Ahead of the summit, climate activists on a hunger strike outside the White House filmed another Biden administration official tapping his phone impatiently as they approached him to discuss the need for climate action.

Kerry, on the other hand, went out and spoke with the young climate strikers, telling them about his own environmental activism as a young man.

Kerry’s first cause after returning from the Vietnam War was activism for the first Earth Day, in 1970, he says. His wife, Teresa Heinz, says they met on a later Earth Day in 1990.

In 2015, his work on the climate negotiations and the trust Xie seemed to place in Obama negotiators, including Kerry, helped seal a global climate deal in which more than 190 nations pledged to take action to reduce climate emissions.
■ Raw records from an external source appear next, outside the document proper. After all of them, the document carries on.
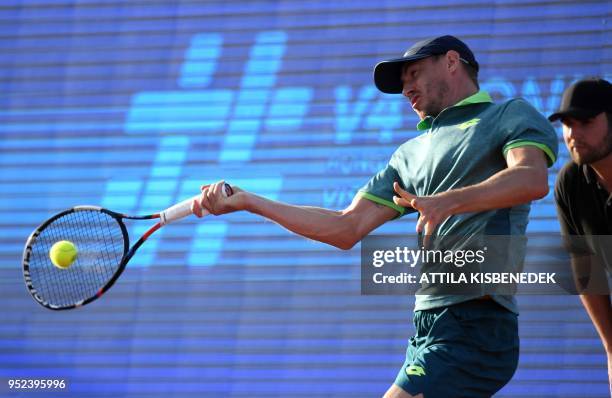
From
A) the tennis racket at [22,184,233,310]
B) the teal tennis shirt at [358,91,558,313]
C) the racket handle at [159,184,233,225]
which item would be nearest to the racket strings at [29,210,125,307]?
the tennis racket at [22,184,233,310]

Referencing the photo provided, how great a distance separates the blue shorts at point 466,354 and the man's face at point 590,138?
744 mm

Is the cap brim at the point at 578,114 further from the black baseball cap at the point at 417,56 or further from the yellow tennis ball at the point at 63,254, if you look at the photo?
the yellow tennis ball at the point at 63,254

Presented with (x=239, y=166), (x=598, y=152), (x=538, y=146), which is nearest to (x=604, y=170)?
(x=598, y=152)

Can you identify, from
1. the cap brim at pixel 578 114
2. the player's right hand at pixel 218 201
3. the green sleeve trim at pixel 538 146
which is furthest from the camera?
the player's right hand at pixel 218 201

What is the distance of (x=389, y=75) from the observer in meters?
4.09

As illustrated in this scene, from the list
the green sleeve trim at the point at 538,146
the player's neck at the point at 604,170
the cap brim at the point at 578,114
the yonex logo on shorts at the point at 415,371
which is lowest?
the yonex logo on shorts at the point at 415,371

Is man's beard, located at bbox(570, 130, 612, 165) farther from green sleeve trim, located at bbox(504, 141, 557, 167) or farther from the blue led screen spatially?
the blue led screen

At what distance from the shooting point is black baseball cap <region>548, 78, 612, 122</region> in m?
3.80

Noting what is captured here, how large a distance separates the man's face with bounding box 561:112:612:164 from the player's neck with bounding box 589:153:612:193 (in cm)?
3

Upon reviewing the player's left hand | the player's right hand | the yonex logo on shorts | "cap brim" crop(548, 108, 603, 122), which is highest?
"cap brim" crop(548, 108, 603, 122)

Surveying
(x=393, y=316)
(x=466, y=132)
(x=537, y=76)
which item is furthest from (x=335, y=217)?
(x=537, y=76)

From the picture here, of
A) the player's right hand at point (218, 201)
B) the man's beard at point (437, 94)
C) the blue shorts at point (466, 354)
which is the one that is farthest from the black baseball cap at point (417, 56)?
the blue shorts at point (466, 354)

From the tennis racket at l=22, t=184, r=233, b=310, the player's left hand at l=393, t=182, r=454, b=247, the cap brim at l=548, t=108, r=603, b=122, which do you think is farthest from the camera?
the tennis racket at l=22, t=184, r=233, b=310

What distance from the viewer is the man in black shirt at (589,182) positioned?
3836 mm
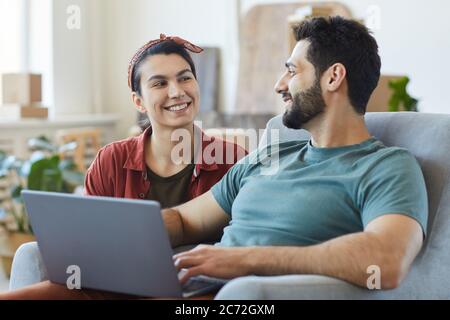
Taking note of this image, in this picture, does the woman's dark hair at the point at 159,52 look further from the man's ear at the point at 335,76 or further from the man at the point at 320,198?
the man's ear at the point at 335,76

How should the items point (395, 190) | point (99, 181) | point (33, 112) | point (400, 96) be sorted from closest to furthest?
point (395, 190)
point (99, 181)
point (400, 96)
point (33, 112)

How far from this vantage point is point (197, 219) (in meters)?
2.07

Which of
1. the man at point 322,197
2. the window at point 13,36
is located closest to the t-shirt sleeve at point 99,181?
the man at point 322,197

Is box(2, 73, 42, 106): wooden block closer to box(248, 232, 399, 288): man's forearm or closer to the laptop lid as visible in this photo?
the laptop lid

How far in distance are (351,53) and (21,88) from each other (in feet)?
10.4

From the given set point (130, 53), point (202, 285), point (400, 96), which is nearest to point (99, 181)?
point (202, 285)

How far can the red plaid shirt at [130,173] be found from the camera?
2160 mm

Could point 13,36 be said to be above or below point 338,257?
above

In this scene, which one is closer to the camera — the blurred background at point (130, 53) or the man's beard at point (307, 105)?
the man's beard at point (307, 105)

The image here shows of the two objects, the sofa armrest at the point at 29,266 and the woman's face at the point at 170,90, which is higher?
the woman's face at the point at 170,90

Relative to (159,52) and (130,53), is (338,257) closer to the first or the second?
(159,52)

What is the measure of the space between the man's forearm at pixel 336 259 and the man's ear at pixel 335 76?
0.48m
The irreversible damage from global warming was even more obvious to everyone in November 2016, when Kerry made one of his last trips as Obama’s secretary of state, becoming the highest-ranking US official to visit Antarctica.

The US presidential election had just brought victory to Trump, who had already pledged to pull the United States out of the Paris climate accord and would soon reverse US climate efforts in office.

Kerry crunched boots on a frozen sea, confronted a curious penguin, and spoke to American scientists there.

The South Pole had the purest air in the world, but it was also heavily polluted with coal and oil waste, the scientists told him. The West Antarctic ice sheet was melting from below into the warm waters, breaking up and floating out to sea.

It was “one of the most impressive wilderness areas,” Kerry reminded The Associated Press last month, and it was “mixed with negative impacts from humans.”